*** Opening Text for analysis ***

Bank again cuts earnings forecast

First Union Corp. puts much of blame on acquisitions


May 26, 1999|By BLOOMBERG NEWS

CHARLOTTE, N.C. -- First Union Corp., the sixth-largest U.S. bank, cut its profit forecast yesterday for the second time this year after a $20 billion acquisition in 1998 failed to generate enough revenue.

Shares of the Charlotte-based company yesterday fell $4.3125, or 8.6 percent, to $45.625, the biggest drop in eight years. Chairman Edward Crutchfield, who tripled the size of the bank in the past 3 1/2 years by buying rivals, said he is swearing off acquisitions because they don't "make a lot of economic sense anymore."

"They got too aggressive in expanding," said Michael Granger, a bank analyst at Fox-Pitt Kelton Inc. "They took on too much expense."

First Union said it expects 1999 earnings will be between $3.3 billion and $3.4 billion, or $3.40 to $3.50 a share. In January, the bank had said it expected to earn $4 a share, which was below analysts' forecasts at the time. In 1998, profit before merger-related charges was $3.7 billion, or $3.77 a share.

The company blamed its shortfall on last April's acquisition of Philadelphia-based CoreStates Financial Corp., higher expenses from developing its Internet bank, a reorganization of its branch system and last month's agreement to buy Everen Capital Corp., a securities firm, for $1.1 billion.

First Union expects its second-quarter profit to be about $770 million to $800 million, or 80 cents to 83 cents a share, below the 97 cents-a-share average estimate of analysts surveyed by First Call Corp.

"The CoreStates acquisition, while a good one, hasn't lived up to our expectations," Crutchfield said on a conference call with analysts. He also said last year's purchase of the Money Store Inc., a consumer lender, had been disappointing.

Crutchfield, who engineered four acquisitions worth more than $2 billion each since 1996, said he won't build the bank through acquisitions anymore. Instead, he sees First Union expanding through the Internet. The bank will spend $150 million this year developing its Internet business, aiming to boost its number of Web customers to 1.5 million from 700,000.

*** Closing Text for analysis ***

→ Check your understanding:
1) Summarize the First Union article in two sentences.
2) Copy the First Union article word for word, starting at "First Union Corp. puts" and ending at "generate enough revenue.".

*** Opening Data shown ***

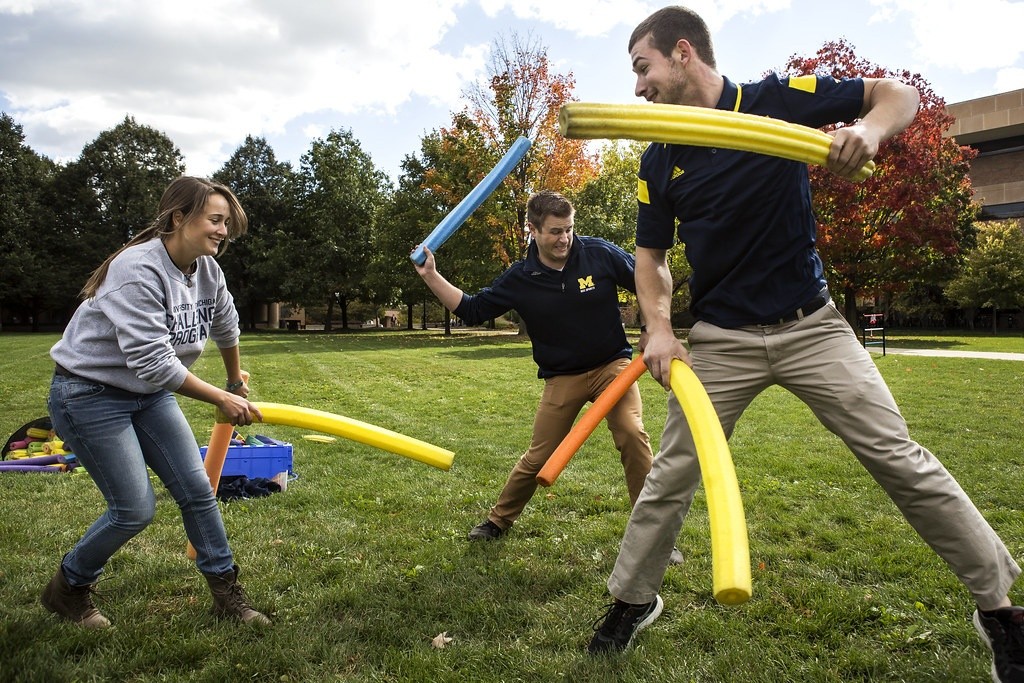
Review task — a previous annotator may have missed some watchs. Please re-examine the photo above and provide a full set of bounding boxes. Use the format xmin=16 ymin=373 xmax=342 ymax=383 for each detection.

*** Closing Data shown ***

→ Answers per task:
1) First Union Corp. cut its profit forecast for the second time this year, blaming its 1998 acquisition of CoreStates Financial Corp., higher Internet bank expenses, a branch reorganization and its agreement to buy Everen Capital Corp. Its shares fell 8.6 percent, and Chairman Edward Crutchfield said he would stop building the bank through acquisitions and would expand it through the Internet instead.

2)
First Union Corp. puts much of blame on acquisitions


May 26, 1999|By BLOOMBERG NEWS

CHARLOTTE, N.C. -- First Union Corp., the sixth-largest U.S. bank, cut its profit forecast yesterday for the second time this year after a $20 billion acquisition in 1998 failed to generate enough revenue.